Nearly half of all e-commerce transactions in the UK are now taking place on mobile devices (49.9%), according to data released today (May 5) by Criteo.
According to the ad tech leader, mobile commerce is at a “tipping point”, having jumped up 6% since the same time last year, as it continues to transform the UK’s retail environment.
The findings come as part of a study of 1.4 billion online transactions throughout the first quarter of 2016, and unearth a number of developments as mobile purchases soar to ever-greater popularity among British consumers.
Purchases on iPhones leapt up 7% in the year following the launch of Apple Pay in 2014, and the handset model now claims nearly a fifth (19%) of all m-commerce transactions on its own, ‘leapfrogging’ iPads as the UK’s primary device for mobile shopping.

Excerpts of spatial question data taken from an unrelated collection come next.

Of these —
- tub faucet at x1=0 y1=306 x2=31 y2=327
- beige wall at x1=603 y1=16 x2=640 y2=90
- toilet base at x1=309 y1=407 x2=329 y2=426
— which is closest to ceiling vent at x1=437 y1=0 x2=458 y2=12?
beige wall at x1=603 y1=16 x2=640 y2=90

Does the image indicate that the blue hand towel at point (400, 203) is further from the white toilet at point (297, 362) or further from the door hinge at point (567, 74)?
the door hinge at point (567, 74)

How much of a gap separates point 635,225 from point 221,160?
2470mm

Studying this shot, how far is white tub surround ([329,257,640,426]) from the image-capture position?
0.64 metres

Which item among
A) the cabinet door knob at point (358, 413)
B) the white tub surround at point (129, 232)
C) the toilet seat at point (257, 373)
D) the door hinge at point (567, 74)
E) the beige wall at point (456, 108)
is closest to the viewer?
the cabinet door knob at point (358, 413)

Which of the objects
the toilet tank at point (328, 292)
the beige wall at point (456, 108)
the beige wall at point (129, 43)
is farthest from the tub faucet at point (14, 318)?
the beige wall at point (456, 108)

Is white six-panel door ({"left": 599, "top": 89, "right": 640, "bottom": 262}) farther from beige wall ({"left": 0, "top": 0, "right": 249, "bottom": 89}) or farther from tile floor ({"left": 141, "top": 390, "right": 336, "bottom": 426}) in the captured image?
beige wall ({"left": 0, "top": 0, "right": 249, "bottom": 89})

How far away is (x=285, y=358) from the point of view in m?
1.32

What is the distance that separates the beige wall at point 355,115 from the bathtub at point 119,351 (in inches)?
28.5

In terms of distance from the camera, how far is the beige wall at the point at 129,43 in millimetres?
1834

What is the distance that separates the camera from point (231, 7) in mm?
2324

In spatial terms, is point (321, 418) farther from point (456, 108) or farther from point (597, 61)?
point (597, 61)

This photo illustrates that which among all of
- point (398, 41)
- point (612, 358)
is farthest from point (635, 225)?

As expected, the research also suggests that consumers are no longer distinguishing between separate devices when making purchase decisions, with some four in 10 (39%) of online sales making use of multiple devices en route to checkout.
It may come as no surprise that the fashion and luxury market takes the leading mobile sales share with 55%. The sector is aided by the prevalence of social media platforms like Instagram in influencing buying decisions.
On this sector’s tail are mass merchants, similar to Amazon and eBay, weighing in with 50% of sales via mobile, while home-related goods took some 46.8% of revenue via m-commerce.
According to the report, apps continue to be the main driving force behind growth in m-commerce, even outside of the UK, constituting nearly two thirds (65%) of transactions globally.
Off the back of the findings, some parting words of advice came from Jon Buss, Criteo’s managing director for Northern Europe, for marketers looking to tap into ever-growing popularity of mobile as a first choice for shopping.
“Consumers now expect a highly personalised experience at all stages of the purchase journey,” he commented.
“With mobile now accounting for almost half of all e-commerce transactions in the UK, the successful retailers will be those who can target people rather than devices, delivering tailored and personal shopping experiences that span digital and in-store.”